Mengetahui persepsi dan preferensi pengguna terhadap ruang terbuka hijau RTH di SMA Negeri Jakarta Timur dan pemanfaatannya
4. Membuat model lanskap sekolah dan rekomendasi pemanfaatan ruang
terbuka hijau RTH sekolah
3. Manfaat
Hasil dari studi ini diharapkan dapat menjadi bahan masukan bagi pengelola sekolah khususnya dan pihak-pihak yang terkait dengan dunia
pendidikan pada umumnya dalam hal perbaikan dan menjadi rujukan dalam perencanaan tapak untuk pembangunan sekolah.
TINJAUAN PUSTAKA 1.
Lanskap Sekolah
Menurut Eckbo 1964 lanskap adalah ruang di sekeliling manusia mencakup segala hal yang dapat dilihat dan dirasakan. Menurut Hubbard dan
Kimball 1917 dalam Laurie 1986, arsitektur lanskap adalah bidang seni yang menitik beratkan pada fungsi kreasi dan pelestarian keindahan lingkungan di
sekitar tempat tinggal manusia dan pada lingkup alam yang lebih luas lagi selain itu berkaitan dengan peningkatan kenyamanan, kemudahan dan kesehatan
penduduk perkotaan. Senada dengan Rachman 1984, arsitektur lanskap adalah bidang ilmu dan seni yang mempelajari pengaturan ruang dan massa di alam
terbuka tata ruang luar dengan mengkomposisikan elemen-elemen lanskap alami maupun buatan manusia, beserta segenap kegiatan di dalamnya, agar tercipta
kepuasan jasmaniah dan rohaniah manusia beserta makhluk hidup lainnya, selaras dengan faktor ruang, waktu dan geraknya.

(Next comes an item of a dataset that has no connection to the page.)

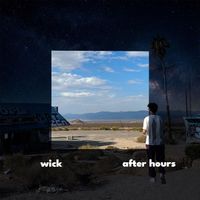 WICK - After Hours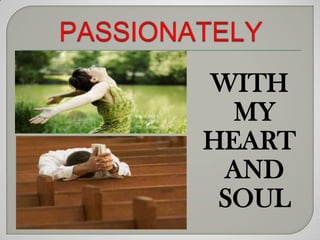 WITH
  MY
HEART
 AND
 SOUL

Flemming dan Tscharner 1981 dalam Titidarmila 1999 berpendapat bahwa penataan tempat pendidikan akan melekat dalam ingatan, ada tempat-
tempat atau objek khusus yang menjadi kenangan tersendiri bagi guru atau para murid dimana diharapkan akan didapat kenangan yang positif. Menurut Gagne
dan Briggs 1979 dalam Suparno 2000 menambahkan, bahwa perencanaan pengajaran harus berdasarkan pada pengetahuan tentang bagaimana individu
belajar agar diketahui bagaimana kondisi-kondisi harus ditata. Sekolah adalah bangunan atau lembaga untuk belajar dan memberi
pelajaran. Menurut tingkatannya, sekolah dibagi menjadi tingkat dasar SD, menengah SMP, lanjutan SMA dan tinggi. Dinas Pekerjaan Umum 2002
menyebutkan, sekolah adalah tempat dimana berlangsung kegiatan guru mengajar dan murid belajar. Suparno 2000 memberikan pengertian belajar secara umum
merupakan suatu aktivitas yang menimbulkan perubahan yang relatif permanen sebagai akibat dari upaya-upaya yang dilakukannya. Bloom 1974 dalam
Suparno 2000 menyatakan, terdapat tiga kategori belajar yang dikenal, antara lain domain atau ranah kognitif, ranah afektif dan ranah psikomotorik. Ranah-
ranah ini merupakan perilaku yang diniatkan untuk ditunjukkan oleh pelajar dalam cara-cara tertentu, misalnya bagaimana mereka berpikir ranah kognitif,
bagaimana mereka bersikap dan merasakan sesuatu ranah afektif serta bagaimana mereka berbuat ranah psikomotorik.
Block 1974 dalam Suparno 2000 mengatakan konsep belajar tuntas berdasarkan pikiran bahwa siswa dapat mencapai penguasaan yang integral bila
kepadanya disediakan kondisi belajar yang sesuai. Suparno 2000 menambahkan, bahwa dalam menumbuhkan situasi yang mendukung proses belajar, hakikat dan
kualitas interaksi belajar menjadi sangat penting. Struktur kooperatif dibanding dengan struktur kompetisi dan usaha individual lebih menunjang komunikasi
diantara siswa yang lebih efektif dan pertukaran informasi yang saling membantu tercapainya hasil belajar yang baik.
Pada umumnya SMA berprestasi memiliki sarana dan prasarana yang baik, yakni luas tanah yang cukup luas, tempat parkir, lapangan olah raga, tempat
bermain atau jenis kegiatan lain, ruang kelas, laboratorium, perpustakaan, ruang kepala sekolah, ruang guru, ruang tata usaha, alat bantuperaga mata pelajaran,
serta berbagai macam alat elektronik untuk menunjang mata pelajaran. Pengadaan sarana dan prasarana untuk memungkinkan terlaksananya proses pembelajaran,
seperti pusat sumber belajar merupakan salah satu alternatif yang harus dikembangkan baik di sekolah, perguruan tinggi, maupun di lembaga
kemasyarakatan. Fasilitas tersebut harus disertai dengan pengaturan yang tertib dan benar-benar memberikan kemudahan untuk belajar Suparno, 2000.